∆. Alt-J. De uma ou de outra maneira, oralizados ou escritos por extenso, são o mais recente segredo revelado pela música bretã. Um dos nomes de vanguarda indie que passou recentemente no bem-amado festival dos mal-amados, Milhões de Festa. Tendo ainda Radiohead como grandes bastiões de um dos últimos grandes desafios à pop vindos de Inglaterra, finalmente, entrados os anos 10 – insultem vocês como quiserem esta segunda metade dos 2000 -, o Reino Unido pode começar novamente a ter fé em prata da casa. Por entre coisas recém-aparecidas, de destacar ora a disco groovy de Kindness, com fraquinho assumido pelos 80′s, no seu primeiro disco World You Need A Change of Mind, ora a fervilhante fusão folkrautrock dos Django Django num disco em nome próprio, tudo isto coisas da primeira metade deste ano, que o Príncipe Carlos devia dar graças a deus por terem aparecido.

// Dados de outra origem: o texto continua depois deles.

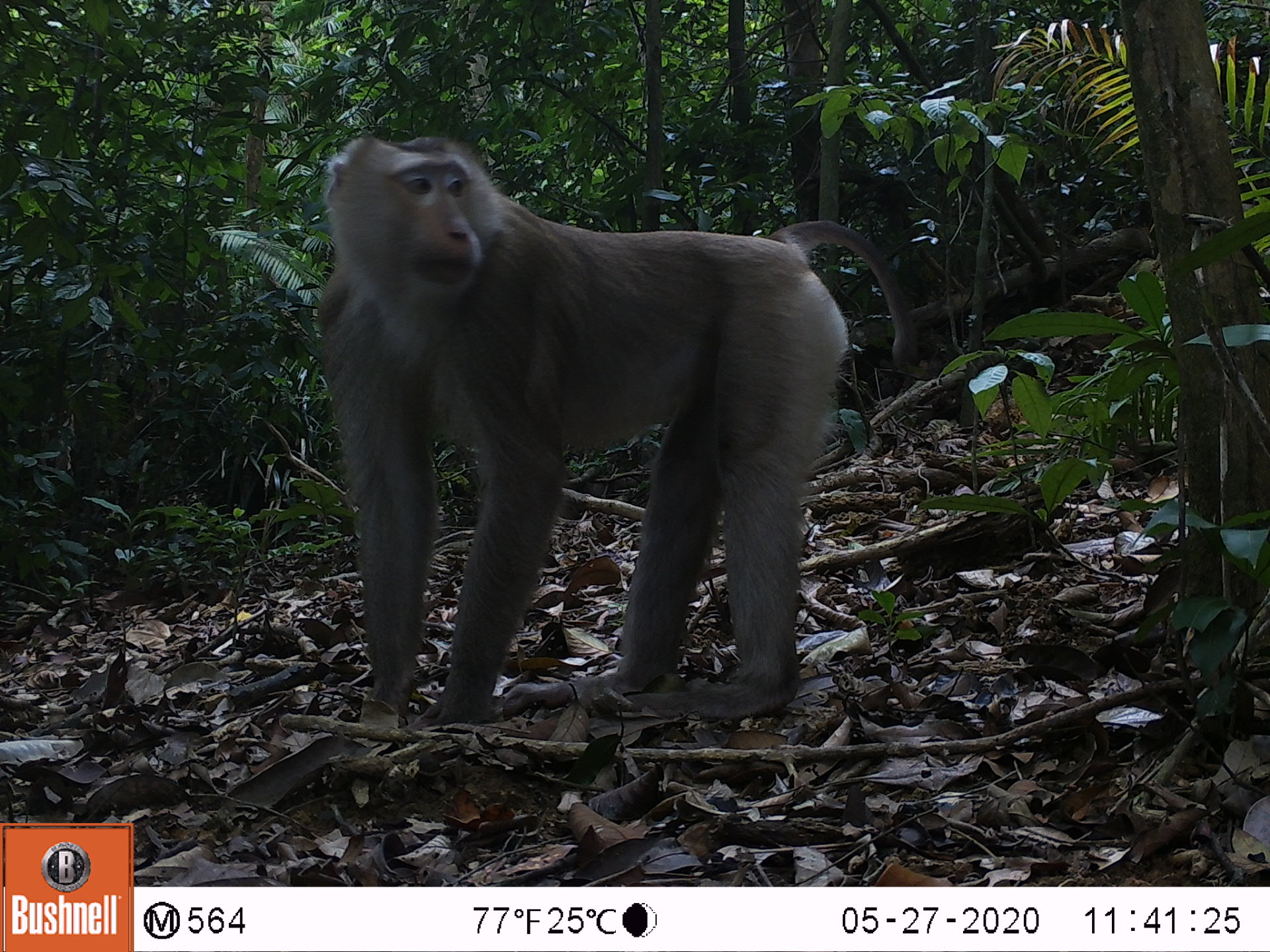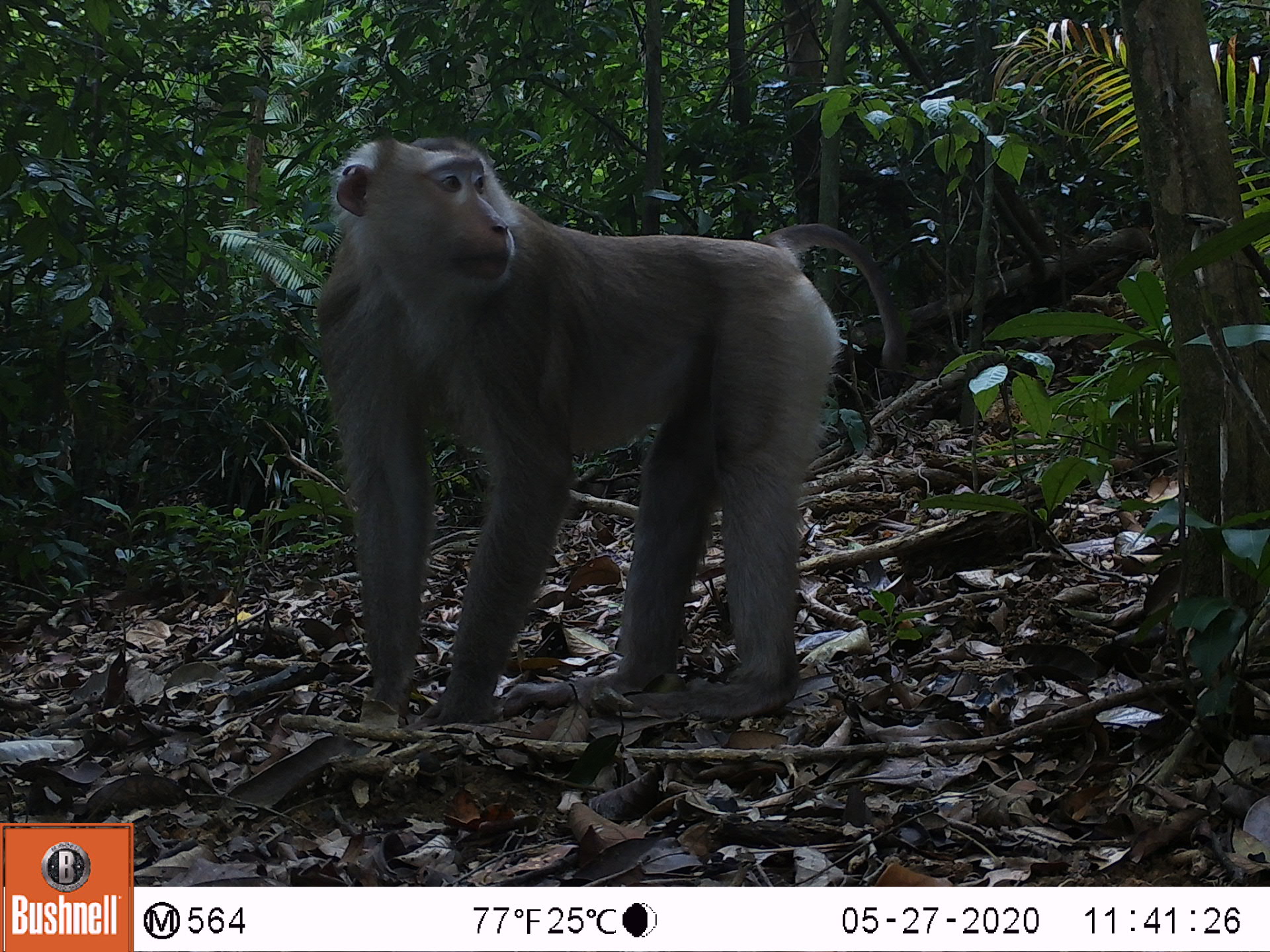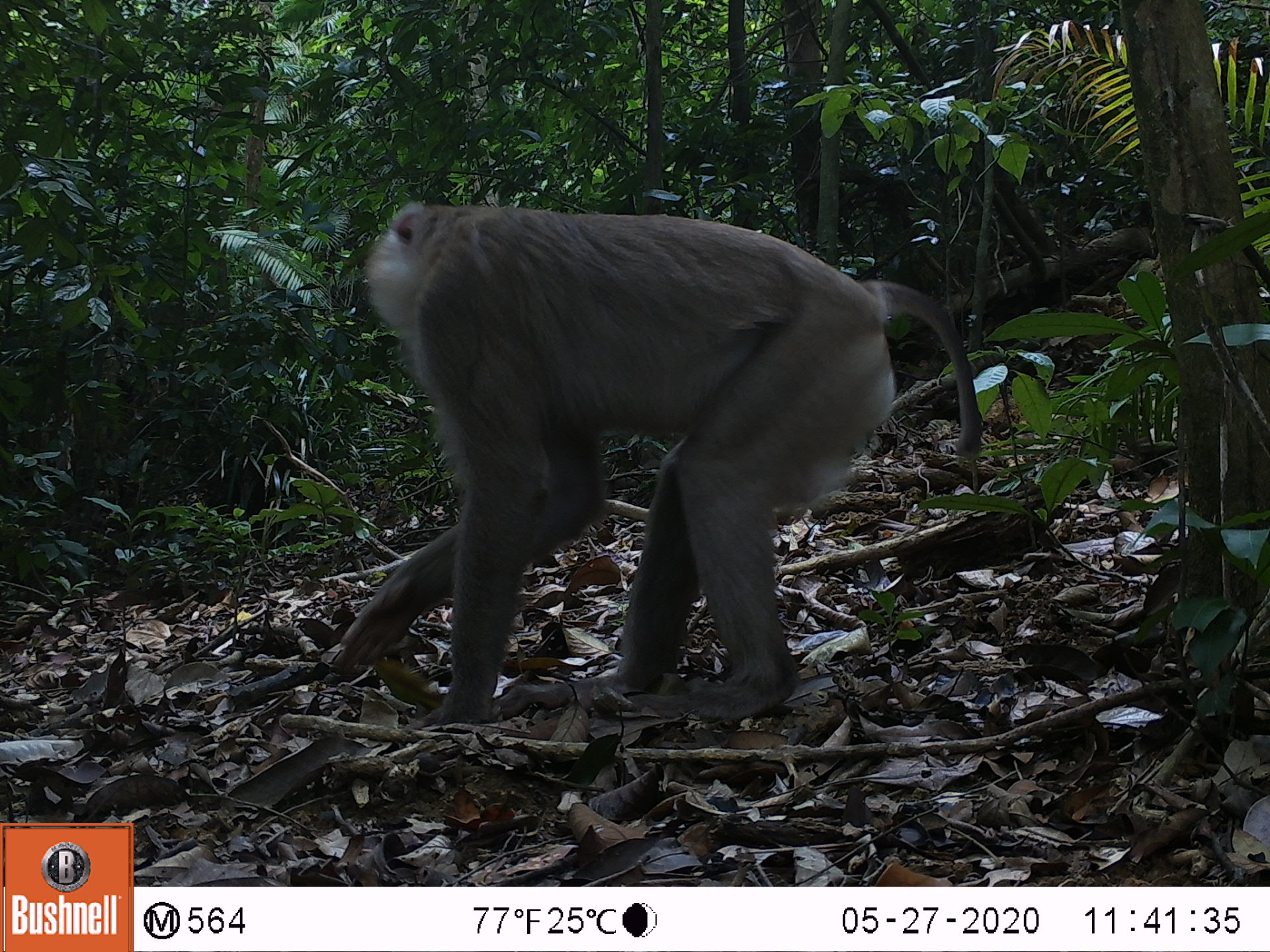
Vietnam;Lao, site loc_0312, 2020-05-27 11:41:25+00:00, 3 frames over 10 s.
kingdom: Animalia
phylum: Chordata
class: Mammalia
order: Primates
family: Cercopithecidae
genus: Macaca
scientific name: Macaca nemestrina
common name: pig-tailed macaque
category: pig tailed macaque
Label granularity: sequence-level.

An Awesome Wave, um dos melhores discos de 2012 à data, traz então Alt-J como uma sublime revelação. Quem diz Alt-J diz um atalho tecla “Alt” + “J”, combinação para fazer um triângulo num computador Mac. Coisa de nerds, possível só em época de tecnologias. Afinal é disso que se trata, quatro jovens estudantes numa universidade de artes em Leeds, o ponto de encontro, já Cambridge o epicentro das suas primeiras gravações. Gus Hamilton encarrega-se das teclas, a dualidade de Gwill Sainsbury tanto lhe dá para o baixo como para a guitarra, o baterista, que em palco não acusou a necessidade dos pratos, é Thorn Green. Além deste trio há Joe Newman, o principal engenheiro da geometria musical do conjunto. Quem escreve, canta e se encarrega também do papel de guitarrista. E é neste cantautor crooner em jeito folk, nas palavras com que preenche as canções, que habita a verdadeira originalidade dos Alt-J. A oscilar na sua elasticidade vocal entre Pecknold e Skinner, com capacidade para vestir canções com um tom quer charmosamente seguro quer frágil de voz arrastada, alcança o estatuto de uma das vozes mais versáteis do momento. Isto é Newman, uma confidência que a música britânica aguardava exibida há já algum tempo. Embora os temas se vitalizem também, em grande parte, com a harmonização das segundas vozes dos restantes elementos.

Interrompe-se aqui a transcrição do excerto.